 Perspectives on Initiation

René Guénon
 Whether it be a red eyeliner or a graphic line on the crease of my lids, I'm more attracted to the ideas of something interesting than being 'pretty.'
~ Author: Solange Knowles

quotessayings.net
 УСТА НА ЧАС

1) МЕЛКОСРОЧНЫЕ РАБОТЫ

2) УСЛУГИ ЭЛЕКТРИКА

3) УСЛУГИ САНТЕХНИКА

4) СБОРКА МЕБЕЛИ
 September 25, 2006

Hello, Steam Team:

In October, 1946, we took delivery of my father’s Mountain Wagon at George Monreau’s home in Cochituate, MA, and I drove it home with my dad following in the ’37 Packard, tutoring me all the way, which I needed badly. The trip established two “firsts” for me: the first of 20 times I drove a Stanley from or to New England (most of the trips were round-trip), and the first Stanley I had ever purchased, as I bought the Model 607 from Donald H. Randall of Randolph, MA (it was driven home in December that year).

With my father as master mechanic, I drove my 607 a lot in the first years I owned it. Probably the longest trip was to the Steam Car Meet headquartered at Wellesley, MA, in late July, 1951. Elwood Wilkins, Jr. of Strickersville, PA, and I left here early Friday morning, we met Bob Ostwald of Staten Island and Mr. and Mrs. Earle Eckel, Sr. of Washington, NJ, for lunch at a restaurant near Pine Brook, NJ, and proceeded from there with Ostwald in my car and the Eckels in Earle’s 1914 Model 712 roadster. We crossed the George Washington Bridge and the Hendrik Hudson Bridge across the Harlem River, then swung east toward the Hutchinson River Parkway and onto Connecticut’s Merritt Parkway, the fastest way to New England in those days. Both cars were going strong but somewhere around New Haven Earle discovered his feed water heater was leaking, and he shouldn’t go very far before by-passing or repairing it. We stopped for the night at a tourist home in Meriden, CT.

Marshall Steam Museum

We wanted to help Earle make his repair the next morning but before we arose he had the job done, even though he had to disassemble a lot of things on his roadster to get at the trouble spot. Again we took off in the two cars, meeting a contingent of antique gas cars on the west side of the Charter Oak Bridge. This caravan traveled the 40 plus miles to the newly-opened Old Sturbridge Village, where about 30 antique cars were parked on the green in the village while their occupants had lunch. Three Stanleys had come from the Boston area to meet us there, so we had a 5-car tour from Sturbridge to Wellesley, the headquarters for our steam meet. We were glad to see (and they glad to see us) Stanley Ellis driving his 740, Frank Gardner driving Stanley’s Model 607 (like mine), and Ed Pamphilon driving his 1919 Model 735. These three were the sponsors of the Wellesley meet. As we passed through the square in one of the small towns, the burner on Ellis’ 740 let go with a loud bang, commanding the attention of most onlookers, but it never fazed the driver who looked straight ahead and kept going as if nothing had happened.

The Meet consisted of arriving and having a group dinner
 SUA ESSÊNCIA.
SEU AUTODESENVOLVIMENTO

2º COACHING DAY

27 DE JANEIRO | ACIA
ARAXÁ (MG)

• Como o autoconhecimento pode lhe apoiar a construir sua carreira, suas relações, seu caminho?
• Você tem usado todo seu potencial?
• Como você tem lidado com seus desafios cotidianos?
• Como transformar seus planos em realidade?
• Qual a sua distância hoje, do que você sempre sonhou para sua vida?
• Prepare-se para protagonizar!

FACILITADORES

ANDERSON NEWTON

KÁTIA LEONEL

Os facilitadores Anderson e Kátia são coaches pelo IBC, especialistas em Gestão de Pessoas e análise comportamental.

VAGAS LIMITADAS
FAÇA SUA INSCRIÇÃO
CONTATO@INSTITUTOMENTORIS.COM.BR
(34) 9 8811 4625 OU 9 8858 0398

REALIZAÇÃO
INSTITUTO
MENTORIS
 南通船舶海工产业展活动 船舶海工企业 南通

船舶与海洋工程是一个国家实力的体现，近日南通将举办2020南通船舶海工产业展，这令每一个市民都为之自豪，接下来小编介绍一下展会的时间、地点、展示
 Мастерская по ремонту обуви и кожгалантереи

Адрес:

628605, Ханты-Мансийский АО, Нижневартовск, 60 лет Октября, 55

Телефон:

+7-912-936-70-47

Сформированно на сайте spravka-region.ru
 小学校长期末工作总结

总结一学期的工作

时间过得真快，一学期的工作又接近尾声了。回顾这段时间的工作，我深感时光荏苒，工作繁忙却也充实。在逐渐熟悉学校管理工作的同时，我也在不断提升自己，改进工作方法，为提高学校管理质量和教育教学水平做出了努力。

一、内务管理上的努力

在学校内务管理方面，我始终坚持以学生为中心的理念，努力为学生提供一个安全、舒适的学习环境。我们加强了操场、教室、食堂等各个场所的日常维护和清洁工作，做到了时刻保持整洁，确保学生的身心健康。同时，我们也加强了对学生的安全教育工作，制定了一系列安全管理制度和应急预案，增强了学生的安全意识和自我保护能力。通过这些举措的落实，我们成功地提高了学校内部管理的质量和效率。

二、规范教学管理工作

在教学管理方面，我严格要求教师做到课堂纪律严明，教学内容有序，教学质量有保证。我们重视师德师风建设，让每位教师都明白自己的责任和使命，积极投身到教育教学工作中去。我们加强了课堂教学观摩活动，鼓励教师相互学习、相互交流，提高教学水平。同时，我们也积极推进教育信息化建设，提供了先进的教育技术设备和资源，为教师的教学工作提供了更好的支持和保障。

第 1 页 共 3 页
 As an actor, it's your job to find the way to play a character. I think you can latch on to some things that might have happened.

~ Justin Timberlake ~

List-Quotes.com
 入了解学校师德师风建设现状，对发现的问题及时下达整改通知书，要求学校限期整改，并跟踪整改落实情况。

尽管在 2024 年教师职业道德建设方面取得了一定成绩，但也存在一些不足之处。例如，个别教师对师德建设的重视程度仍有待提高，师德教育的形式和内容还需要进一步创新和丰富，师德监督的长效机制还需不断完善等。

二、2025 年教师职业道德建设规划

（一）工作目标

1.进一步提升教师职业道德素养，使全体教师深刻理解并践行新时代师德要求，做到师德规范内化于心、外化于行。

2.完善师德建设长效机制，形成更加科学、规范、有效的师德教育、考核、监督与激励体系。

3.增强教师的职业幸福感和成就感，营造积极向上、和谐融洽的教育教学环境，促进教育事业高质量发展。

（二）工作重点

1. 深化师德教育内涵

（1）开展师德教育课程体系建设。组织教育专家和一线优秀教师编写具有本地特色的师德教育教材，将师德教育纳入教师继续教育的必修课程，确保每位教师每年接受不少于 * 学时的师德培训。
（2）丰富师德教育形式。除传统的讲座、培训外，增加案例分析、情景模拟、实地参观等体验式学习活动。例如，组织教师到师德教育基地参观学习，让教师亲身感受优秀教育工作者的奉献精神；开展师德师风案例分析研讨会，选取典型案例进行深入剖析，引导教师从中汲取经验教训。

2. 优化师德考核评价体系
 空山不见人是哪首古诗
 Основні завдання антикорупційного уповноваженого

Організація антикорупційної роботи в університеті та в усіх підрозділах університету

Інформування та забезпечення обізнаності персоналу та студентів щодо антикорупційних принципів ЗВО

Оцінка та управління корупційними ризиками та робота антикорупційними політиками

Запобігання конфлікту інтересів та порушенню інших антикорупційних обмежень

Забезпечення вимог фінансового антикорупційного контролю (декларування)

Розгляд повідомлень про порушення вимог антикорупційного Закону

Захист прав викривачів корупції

▶ [EXERCISE]:
Lines from the one containing "Оцінка та управління" through the final line of the material should be set down exactly, and no other lines.

▶ [EXERCISE OUTPUT]:
Оцінка та управління корупційними ризиками та робота антикорупційними політиками

Запобігання конфлікту інтересів та порушенню інших антикорупційних обмежень

Забезпечення вимог фінансового антикорупційного контролю (декларування)

Розгляд повідомлень про порушення вимог антикорупційного Закону

Захист прав викривачів корупції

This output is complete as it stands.